_Source extract:_
[START]
Obs. The sexes are alike, except that in the adult female the golden spots are less conspicuous than in the male, the neck-markings are less distinct, and there is a faint wash of yellow on the breast.

Note. The above description of the winter plumage is taken from a New-Zealand example presented to the British Museum by Miss R. Stone.

In the Colonial Museum there is a fine specimen obtained at Worser Bay, near Wellington, and first recorded by Mr. T. W. Kirk*, In this bird there is a slight wash of yellow over the throat, sides of the head, and fore neck; the yellow spots on the mantle and long inner secondaries are very distinct, and the dark mottling on the fore neck and breast is very pretty.

In the Auckland Museum there are two specimens (♂ and ♀) shot together at Manukau harbour early in December 1880. Both of these are in winter plumage, although they show signs of being about to assume the summer dress. Mr. Cheeseman states that ten or twelve were observed at the time these were killed.
[END]
_Listed entries:_
[START]
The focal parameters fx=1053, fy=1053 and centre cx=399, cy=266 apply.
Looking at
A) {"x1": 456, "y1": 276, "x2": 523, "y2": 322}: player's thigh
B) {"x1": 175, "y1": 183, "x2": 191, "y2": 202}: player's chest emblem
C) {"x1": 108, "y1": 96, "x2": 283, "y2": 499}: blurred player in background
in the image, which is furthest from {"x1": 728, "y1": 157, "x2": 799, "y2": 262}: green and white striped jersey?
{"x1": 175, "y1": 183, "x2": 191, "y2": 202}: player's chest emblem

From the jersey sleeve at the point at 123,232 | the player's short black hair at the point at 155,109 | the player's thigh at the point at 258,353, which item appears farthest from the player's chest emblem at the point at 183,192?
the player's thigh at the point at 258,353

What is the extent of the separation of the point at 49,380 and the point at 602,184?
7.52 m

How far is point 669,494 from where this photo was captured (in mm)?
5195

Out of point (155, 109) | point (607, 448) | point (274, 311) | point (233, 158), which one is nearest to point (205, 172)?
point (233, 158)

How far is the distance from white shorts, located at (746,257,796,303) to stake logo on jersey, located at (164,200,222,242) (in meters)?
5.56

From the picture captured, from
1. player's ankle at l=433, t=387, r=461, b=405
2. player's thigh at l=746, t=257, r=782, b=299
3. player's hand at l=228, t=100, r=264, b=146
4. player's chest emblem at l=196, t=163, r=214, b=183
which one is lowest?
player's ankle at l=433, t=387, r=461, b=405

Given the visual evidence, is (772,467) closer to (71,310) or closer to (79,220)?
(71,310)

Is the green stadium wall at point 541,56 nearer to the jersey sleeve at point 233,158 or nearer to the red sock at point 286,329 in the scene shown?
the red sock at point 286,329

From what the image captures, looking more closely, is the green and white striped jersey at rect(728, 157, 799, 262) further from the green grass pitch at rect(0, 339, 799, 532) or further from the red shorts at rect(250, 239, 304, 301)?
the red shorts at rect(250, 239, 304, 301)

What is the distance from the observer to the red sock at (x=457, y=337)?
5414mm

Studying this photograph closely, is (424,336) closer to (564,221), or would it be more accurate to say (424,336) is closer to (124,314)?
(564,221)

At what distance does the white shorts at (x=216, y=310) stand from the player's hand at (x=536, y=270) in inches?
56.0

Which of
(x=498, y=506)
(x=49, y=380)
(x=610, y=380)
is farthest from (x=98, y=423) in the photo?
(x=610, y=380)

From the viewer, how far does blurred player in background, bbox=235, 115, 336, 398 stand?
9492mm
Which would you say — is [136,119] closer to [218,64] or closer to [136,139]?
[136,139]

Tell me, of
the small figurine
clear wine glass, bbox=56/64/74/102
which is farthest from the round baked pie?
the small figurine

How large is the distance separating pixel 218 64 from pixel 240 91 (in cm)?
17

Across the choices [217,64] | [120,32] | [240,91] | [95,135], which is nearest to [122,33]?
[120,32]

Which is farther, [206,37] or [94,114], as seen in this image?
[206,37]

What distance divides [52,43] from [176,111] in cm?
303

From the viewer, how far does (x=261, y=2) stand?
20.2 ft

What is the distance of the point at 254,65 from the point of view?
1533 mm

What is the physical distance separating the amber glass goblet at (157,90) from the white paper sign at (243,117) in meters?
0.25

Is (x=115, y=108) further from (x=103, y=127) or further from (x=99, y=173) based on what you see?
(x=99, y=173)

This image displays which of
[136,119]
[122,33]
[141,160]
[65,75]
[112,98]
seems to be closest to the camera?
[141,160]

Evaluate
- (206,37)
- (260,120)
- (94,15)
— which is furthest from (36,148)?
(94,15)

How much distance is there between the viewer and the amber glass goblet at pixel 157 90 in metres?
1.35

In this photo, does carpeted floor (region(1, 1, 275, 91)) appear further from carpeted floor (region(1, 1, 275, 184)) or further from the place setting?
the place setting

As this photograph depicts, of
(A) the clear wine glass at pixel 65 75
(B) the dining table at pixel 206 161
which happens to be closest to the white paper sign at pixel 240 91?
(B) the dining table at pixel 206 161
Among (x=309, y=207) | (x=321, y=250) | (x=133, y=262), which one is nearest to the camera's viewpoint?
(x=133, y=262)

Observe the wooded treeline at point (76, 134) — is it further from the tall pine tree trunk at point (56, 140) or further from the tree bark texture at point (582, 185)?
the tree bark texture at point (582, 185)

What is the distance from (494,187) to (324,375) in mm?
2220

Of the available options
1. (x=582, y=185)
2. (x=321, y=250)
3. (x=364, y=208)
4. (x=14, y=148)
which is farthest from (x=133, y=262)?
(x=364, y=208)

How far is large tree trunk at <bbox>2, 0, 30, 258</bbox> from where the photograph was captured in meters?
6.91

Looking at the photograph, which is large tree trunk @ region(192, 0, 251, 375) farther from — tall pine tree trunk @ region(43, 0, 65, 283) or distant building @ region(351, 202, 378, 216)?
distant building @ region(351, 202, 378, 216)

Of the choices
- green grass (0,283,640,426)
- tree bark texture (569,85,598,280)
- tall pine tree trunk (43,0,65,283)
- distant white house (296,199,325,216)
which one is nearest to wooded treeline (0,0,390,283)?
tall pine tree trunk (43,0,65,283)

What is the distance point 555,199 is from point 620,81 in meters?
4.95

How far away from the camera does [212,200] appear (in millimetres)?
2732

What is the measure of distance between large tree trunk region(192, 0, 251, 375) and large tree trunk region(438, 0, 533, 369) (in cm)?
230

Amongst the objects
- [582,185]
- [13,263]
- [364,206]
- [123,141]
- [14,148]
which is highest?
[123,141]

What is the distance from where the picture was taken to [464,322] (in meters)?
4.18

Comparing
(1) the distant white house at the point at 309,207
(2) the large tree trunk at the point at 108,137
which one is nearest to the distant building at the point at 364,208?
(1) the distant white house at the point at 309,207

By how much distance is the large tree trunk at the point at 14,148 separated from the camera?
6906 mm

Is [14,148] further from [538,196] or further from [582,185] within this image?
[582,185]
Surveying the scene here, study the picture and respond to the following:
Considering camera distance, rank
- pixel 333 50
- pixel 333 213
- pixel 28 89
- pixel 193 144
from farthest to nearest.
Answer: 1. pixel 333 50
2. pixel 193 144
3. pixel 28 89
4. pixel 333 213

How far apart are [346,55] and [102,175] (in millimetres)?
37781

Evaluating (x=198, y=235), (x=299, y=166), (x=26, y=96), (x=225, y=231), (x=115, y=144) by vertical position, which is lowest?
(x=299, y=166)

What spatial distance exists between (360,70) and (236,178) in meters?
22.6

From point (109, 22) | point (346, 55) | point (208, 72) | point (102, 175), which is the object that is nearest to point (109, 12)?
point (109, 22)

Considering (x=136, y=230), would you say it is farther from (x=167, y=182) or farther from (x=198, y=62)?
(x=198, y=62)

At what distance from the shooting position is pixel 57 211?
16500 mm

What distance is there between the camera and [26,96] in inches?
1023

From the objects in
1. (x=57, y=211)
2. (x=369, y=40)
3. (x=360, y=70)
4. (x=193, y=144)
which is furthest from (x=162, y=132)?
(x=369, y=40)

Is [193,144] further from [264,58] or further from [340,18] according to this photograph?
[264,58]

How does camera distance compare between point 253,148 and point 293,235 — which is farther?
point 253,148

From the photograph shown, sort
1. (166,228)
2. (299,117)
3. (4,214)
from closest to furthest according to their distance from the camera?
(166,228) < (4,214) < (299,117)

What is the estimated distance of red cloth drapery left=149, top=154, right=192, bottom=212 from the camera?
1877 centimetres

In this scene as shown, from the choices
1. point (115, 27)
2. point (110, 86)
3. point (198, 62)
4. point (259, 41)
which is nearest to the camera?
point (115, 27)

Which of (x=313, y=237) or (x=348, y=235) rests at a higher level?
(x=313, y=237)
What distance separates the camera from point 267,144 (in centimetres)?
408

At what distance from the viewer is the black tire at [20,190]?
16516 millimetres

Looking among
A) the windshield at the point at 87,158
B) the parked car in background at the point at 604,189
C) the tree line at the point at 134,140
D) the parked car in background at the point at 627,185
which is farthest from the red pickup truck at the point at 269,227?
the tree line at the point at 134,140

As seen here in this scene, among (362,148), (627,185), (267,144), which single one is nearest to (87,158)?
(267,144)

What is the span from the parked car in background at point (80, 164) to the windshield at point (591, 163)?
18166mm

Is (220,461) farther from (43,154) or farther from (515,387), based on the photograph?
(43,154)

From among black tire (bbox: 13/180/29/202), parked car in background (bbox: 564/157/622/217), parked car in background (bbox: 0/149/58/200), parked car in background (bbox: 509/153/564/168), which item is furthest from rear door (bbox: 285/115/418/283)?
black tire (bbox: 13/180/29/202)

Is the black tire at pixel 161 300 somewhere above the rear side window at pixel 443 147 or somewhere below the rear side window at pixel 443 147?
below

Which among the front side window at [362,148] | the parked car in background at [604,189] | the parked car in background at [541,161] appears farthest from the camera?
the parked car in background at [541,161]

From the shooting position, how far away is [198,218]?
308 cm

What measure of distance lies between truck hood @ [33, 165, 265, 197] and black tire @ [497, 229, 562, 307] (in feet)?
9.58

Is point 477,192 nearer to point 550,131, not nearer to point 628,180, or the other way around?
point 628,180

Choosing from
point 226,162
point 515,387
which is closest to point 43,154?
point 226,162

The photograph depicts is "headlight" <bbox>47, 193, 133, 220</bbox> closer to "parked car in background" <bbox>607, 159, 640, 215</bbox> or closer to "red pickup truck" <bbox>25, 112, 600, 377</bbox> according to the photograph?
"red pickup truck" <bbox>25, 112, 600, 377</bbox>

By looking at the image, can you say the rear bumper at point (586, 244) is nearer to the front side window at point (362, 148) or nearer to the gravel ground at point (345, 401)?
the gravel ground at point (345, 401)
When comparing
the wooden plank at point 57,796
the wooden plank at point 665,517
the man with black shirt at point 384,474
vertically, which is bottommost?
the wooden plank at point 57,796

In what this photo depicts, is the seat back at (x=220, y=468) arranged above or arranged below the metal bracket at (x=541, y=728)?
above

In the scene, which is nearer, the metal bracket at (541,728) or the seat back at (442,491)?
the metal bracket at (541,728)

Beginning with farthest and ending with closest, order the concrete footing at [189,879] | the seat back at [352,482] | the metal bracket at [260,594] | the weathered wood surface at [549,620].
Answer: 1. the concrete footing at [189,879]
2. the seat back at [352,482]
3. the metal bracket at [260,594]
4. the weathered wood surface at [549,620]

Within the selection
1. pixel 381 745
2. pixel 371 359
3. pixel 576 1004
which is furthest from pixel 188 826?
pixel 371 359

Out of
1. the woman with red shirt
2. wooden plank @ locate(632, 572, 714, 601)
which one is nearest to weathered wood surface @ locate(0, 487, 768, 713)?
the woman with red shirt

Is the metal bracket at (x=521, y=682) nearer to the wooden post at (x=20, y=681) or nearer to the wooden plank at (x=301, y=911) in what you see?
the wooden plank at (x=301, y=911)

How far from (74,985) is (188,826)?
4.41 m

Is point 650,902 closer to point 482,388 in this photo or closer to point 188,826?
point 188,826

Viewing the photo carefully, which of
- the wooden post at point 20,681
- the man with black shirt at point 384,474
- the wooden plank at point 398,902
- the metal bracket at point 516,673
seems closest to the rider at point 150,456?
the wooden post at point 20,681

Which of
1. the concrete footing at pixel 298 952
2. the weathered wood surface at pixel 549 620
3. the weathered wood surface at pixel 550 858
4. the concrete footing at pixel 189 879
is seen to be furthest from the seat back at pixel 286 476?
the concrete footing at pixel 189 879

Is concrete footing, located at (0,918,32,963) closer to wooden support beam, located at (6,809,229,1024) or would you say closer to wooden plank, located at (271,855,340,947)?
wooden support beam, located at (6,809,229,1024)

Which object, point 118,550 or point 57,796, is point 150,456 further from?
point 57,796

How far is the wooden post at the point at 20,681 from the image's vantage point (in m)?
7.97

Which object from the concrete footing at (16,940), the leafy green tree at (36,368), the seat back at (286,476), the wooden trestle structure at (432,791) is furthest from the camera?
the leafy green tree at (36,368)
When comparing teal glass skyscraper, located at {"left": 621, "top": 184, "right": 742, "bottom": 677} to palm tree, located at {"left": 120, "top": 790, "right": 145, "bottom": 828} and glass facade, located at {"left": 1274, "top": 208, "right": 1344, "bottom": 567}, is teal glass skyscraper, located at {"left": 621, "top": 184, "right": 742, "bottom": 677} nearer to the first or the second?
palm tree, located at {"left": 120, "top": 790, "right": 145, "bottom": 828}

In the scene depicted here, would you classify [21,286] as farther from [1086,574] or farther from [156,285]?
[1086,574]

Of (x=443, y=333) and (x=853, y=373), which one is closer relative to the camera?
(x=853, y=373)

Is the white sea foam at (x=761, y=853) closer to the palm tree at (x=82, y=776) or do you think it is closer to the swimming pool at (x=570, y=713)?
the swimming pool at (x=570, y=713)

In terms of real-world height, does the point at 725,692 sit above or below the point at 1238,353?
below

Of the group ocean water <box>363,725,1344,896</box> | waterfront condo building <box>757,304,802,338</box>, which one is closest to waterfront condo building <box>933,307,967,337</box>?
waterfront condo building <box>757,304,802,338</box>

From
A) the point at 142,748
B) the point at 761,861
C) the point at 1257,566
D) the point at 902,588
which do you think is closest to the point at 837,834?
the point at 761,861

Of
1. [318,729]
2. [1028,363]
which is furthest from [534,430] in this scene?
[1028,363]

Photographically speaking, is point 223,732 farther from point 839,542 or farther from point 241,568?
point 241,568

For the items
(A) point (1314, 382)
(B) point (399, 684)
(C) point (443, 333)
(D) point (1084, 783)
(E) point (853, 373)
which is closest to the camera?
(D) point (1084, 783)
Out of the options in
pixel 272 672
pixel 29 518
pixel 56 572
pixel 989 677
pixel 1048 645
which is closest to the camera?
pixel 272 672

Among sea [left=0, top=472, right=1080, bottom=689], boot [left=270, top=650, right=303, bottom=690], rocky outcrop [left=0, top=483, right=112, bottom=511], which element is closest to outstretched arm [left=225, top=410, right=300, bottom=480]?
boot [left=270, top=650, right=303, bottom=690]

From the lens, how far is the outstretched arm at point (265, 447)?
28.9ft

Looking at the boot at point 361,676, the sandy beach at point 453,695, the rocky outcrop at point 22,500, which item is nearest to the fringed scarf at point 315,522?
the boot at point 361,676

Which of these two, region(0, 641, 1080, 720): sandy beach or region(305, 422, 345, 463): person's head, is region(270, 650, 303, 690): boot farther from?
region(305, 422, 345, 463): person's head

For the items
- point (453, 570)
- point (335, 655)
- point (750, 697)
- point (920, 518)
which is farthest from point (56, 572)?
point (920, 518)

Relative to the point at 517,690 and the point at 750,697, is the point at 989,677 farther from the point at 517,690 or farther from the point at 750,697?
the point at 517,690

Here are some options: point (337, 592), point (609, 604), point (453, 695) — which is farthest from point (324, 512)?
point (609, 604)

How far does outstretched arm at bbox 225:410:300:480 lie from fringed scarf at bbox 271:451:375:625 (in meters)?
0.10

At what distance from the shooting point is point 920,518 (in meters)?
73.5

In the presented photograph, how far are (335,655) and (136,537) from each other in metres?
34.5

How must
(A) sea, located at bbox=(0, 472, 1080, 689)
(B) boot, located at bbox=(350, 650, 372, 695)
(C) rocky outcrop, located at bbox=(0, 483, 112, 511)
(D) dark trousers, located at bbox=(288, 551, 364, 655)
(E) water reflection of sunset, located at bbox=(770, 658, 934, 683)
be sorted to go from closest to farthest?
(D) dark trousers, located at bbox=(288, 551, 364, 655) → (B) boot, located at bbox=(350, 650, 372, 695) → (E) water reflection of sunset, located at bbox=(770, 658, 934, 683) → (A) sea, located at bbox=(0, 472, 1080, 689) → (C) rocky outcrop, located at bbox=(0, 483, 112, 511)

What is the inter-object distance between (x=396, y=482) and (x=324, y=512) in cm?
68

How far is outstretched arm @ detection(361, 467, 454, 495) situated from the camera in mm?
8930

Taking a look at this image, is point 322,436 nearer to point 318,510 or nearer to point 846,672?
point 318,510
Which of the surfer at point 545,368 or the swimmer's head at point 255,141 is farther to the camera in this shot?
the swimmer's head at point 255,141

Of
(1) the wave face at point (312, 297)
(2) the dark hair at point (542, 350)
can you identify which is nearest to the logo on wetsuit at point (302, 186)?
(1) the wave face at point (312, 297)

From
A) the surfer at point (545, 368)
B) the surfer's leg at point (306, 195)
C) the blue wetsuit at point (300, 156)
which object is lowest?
[END]
_Your task:_ Repeat word for word the stretch of the plumage description from "Note. The above" through "is very pretty.". The records have no connection to the plumage description.

_Answer:_
Note. The above description of the winter plumage is taken from a New-Zealand example presented to the British Museum by Miss R. Stone.

In the Colonial Museum there is a fine specimen obtained at Worser Bay, near Wellington, and first recorded by Mr. T. W. Kirk*, In this bird there is a slight wash of yellow over the throat, sides of the head, and fore neck; the yellow spots on the mantle and long inner secondaries are very distinct, and the dark mottling on the fore neck and breast is very pretty.